A iniciativa teve como objetivo fortalecer a articulação entre o Sistema Único de Saúde (SUS) e o Sistema Único de Assistência Social (SUAS), visando ampliar o acesso da população aos serviços e qualificar o cuidado por meio de ações integradas no território. Como instrumento estruturante desse processo, foi construída a Matriz Intersetorial em setembro de 2025, que passou a orientar o planejamento, a organização e a execução das ações conjuntas entre as equipes.

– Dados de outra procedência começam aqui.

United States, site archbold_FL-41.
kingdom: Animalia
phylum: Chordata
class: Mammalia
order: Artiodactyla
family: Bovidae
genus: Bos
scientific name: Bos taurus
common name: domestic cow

Participaram da experiência profissionais das equipes de saúde e assistência social, do Conselho Tutelar, da Secretaria de Educação, da Secretaria da Juventude, da Secretaria de Cultura, do UNICEF e parceiros do Projeto SuperSUS/FioCruz, com atuação integrada no território. O público contemplado incluiu a população em geral, com foco em grupos em situação de vulnerabilidade social e em povos tradicionais (quilombolas e ribeirinhos), conforme as demandas identificadas pelas equipes.
As ações intersetoriais foram realizadas no período de setembro de 2025 a abril de 2026, em horários diferenciados, incluindo o período noturno, a partir da identificação de necessidades locais, e estruturadas com foco na promoção da saúde, prevenção de agravos e acesso a direitos socioassistenciais.
Foram desenvolvidas atividades educativas, orientações em saúde, rodas de conversa — algumas realizadas com mães atípicas na APAE, por meio do Grupo de Mulheres Mãe Maravilha —, jogos interativos on-line e presenciais, além da elaboração de vídeos utilizando estratégias de tecnologias educacionais. Também foi desenvolvido um projeto com idosos (Grupo da Melhor Idade), realizado duas vezes por semana, envolvendo a equipe e-Multi e o CRAS, com ações voltadas ao fortalecimento de vínculos.
As atividades ocorreram em diferentes espaços do território, incluindo bares da comunidade, como o Bar da Amizade. As escolas também foram utilizadas como espaços para a realização de atividades educativas sobre controle sanitário, em parceria com a Vigilância Sanitária, com a finalidade de alcançar o público masculino, ampliar o acesso da população e fortalecer a participação comunitária.
Além disso, outras ações programadas integram a matriz intersetorial das equipes, como o “Projeto Idoso Protagonista” e o “Projeto Maio Laranjinha”, que contemplará crianças de 6 a 12 anos com temáticas relacionadas ao cuidado com o corpo, limites e confiança em adultos.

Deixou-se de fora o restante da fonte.